Seakan tak ada yang terlewat. Zainuddin, Hayati, dan Aziz pun saya tangkap satu persatu dalam benak. Lebih dari itu, saya mulai belajar cara berbahasa, bagaimana menggambarkan peristiwa, utamanya peristiwa yang dekat dengan laut. Berkesuaian antara tempat di mana saya hidup dengan setting lokasi yang tergambar dalam novel.

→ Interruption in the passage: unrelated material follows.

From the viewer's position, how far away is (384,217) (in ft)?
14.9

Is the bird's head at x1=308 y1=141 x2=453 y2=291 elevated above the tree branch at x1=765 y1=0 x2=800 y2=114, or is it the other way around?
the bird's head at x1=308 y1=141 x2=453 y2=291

Berapa tahun sudah berlalu. Saya tidak begitu mengingatnya. Saat kelas 2 MTs, di MTs Al-Ihsan, saya mulai tahu lebih banyak karangan. Tidak hanya Hamka seorang. Hingga desus tentang plagiarisme yang dituduhkan Abdullah SP pada Hamka atas karangan Manfaluthi, Magdalena. Saya tidak begitu memikirkannya. Begitu ada lembaran opini tentang plagiarisme di koran jadul yang terkliping di kertas lusuh di perpustakaan pesantren, saya hanya melewatkannya begitu saja. Beranjak ke Annuqayah, saya mulai tahu, tuduhan Abdullah SP soal plagiarisme yang Hamka lakukan itu adalah efek struktur politik yang merasuk seni, atau sebaliknya, mungkin. Saya tidak bermaksud membela Hamka, atau membela Abdullah SP yang menurut beberapa orang adalah nama samaran Pramodya Ananta Toer. Kepada dua penulis itu, saya menaruh hormat luar biasa. Meski keduanya berseberangan jalan, Hamka di Manikebu, dan Pram di kubu Lekra. Saya tidak mempermasalahkan keberseberangan keduanya itu
Bersamaan dengan filmisasi Tenggelamnya Kapal Van Der Wicjk, perdebatan mengenai liberalisme dan sosialisme kebudayaan (entah saya sebut lagi dengan apa), seni untuk seni atau seni untuk rakyat, menyeruak kembali dari sisa masa lalu Indonesia yang barangkali bagi banyak orang, sudah mulai terlupakan. Tentunya, emak tidak mendengar soal itu semua. Baginya, buku sangat berarti. Ia lebih kenal Hamka daripada Pram juga karena efek struktur politik yang mendistorsi karya Pram ke sudut penjara. Buku Pram dilarang, kalau beredar dibakar. Saat film ini dirilis pun, bahkan ketika bisa didownload di Ganool dan saya bisa mendapatkannya dengan gratis tanpa harus mengajak emak saya ke 21 (Tweenty One), ia tak kan menonton, karena baginya keindahan kata-kata di atas kertas tak bisa digantikan scene film di atas layar laptop atau bioskop.